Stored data
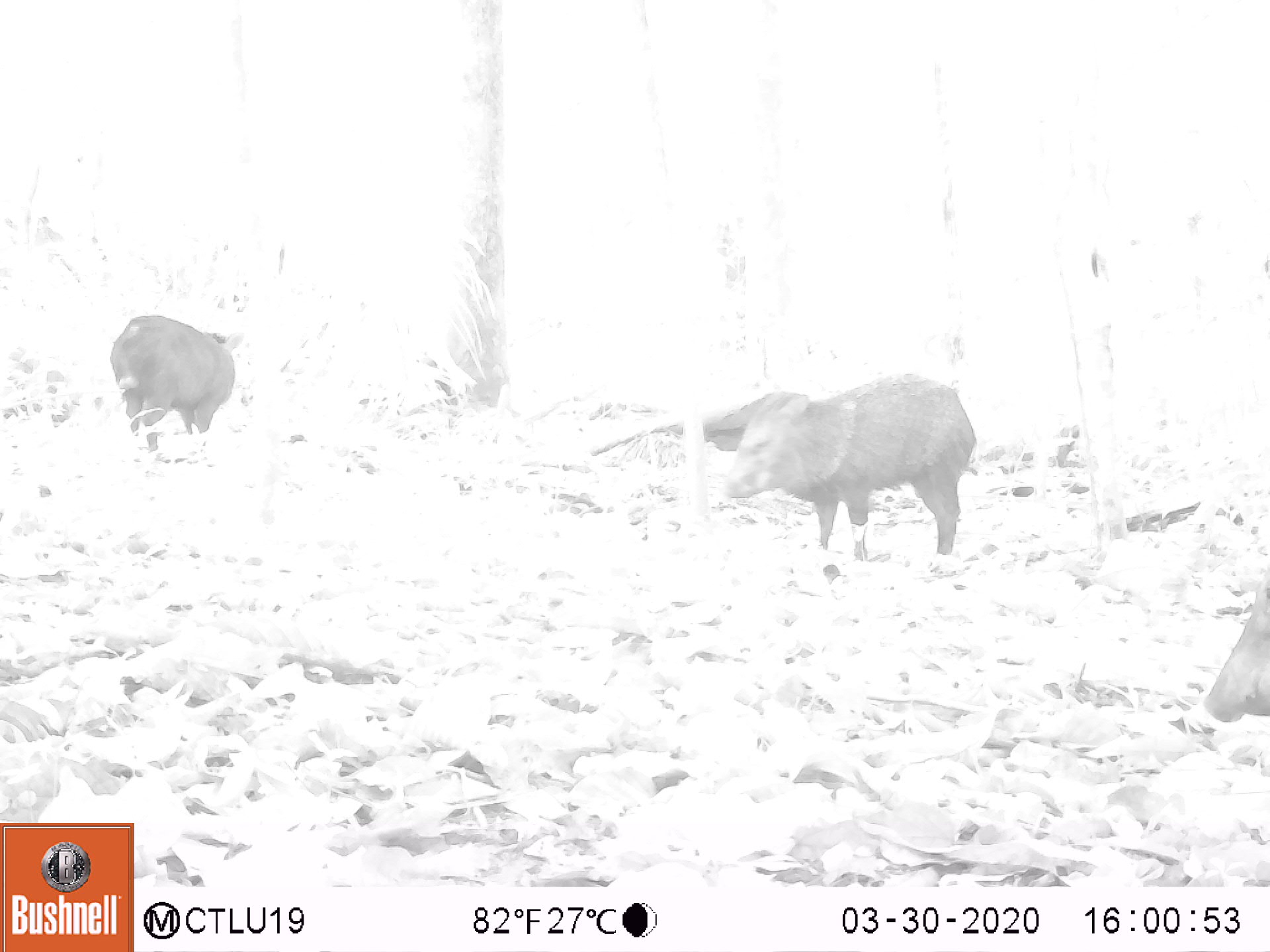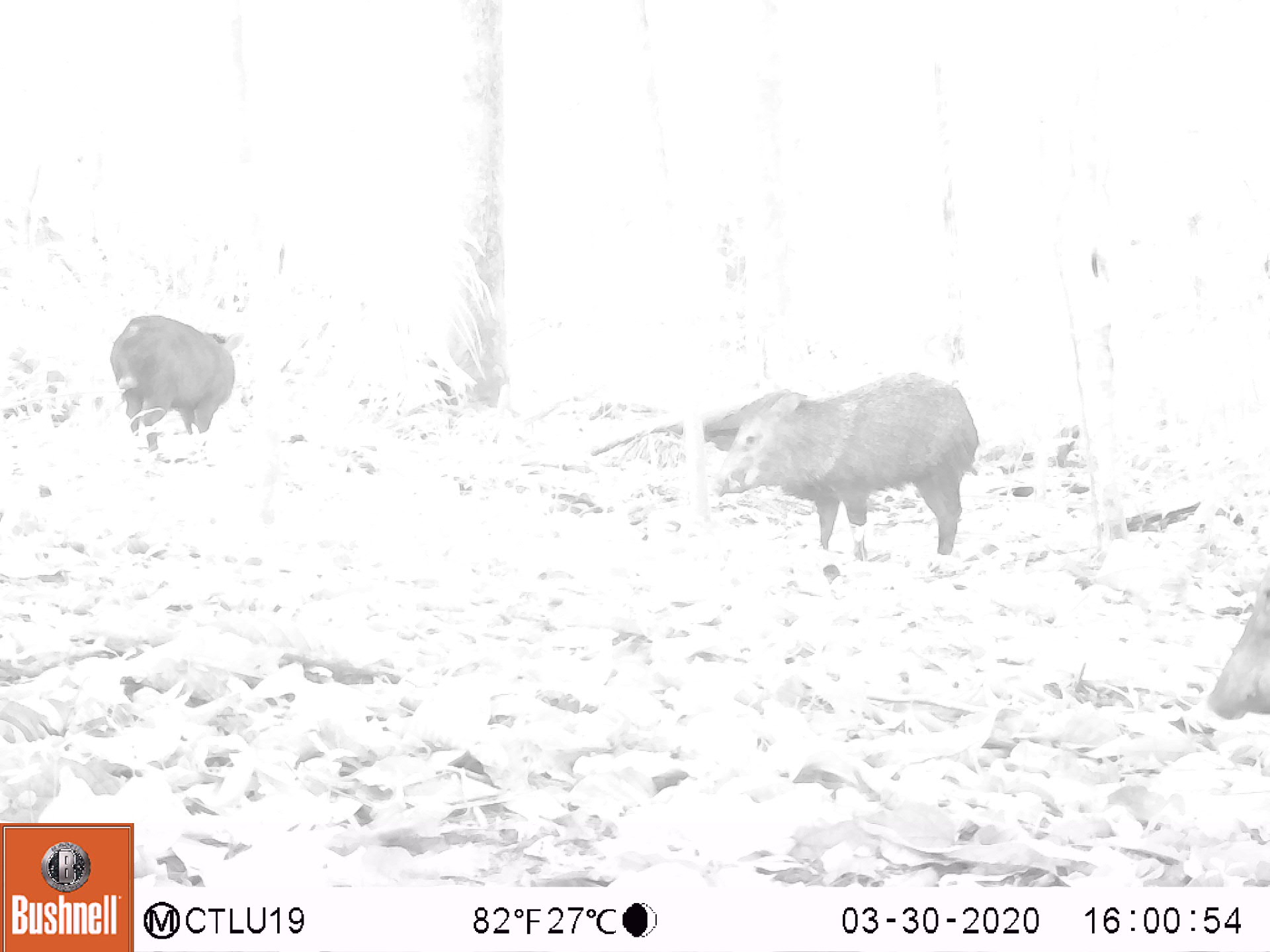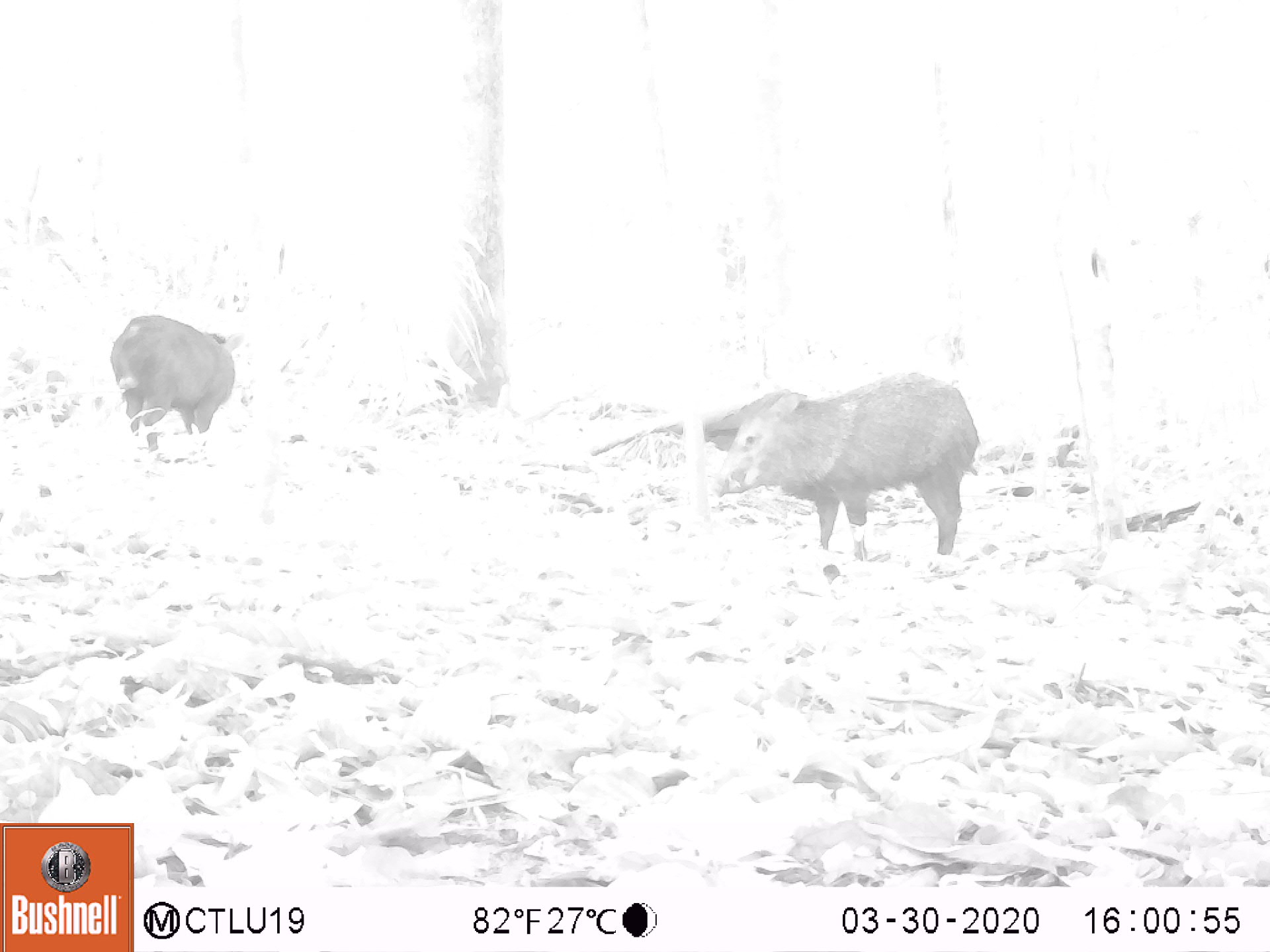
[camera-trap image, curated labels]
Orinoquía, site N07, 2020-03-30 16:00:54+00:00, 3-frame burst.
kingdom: Animalia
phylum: Chordata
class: Mammalia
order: Artiodactyla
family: Tayassuidae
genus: Pecari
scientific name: Pecari tajacu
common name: collared peccary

EXERCISE AIM → From the line holding "kingdom: Animalia" to the last line of the data above, copy every line exactly and include nothing more.

SOLUTION TO THIS PROBLEM →
kingdom: Animalia
phylum: Chordata
class: Mammalia
order: Artiodactyla
family: Tayassuidae
genus: Pecari
scientific name: Pecari tajacu
common name: collared peccary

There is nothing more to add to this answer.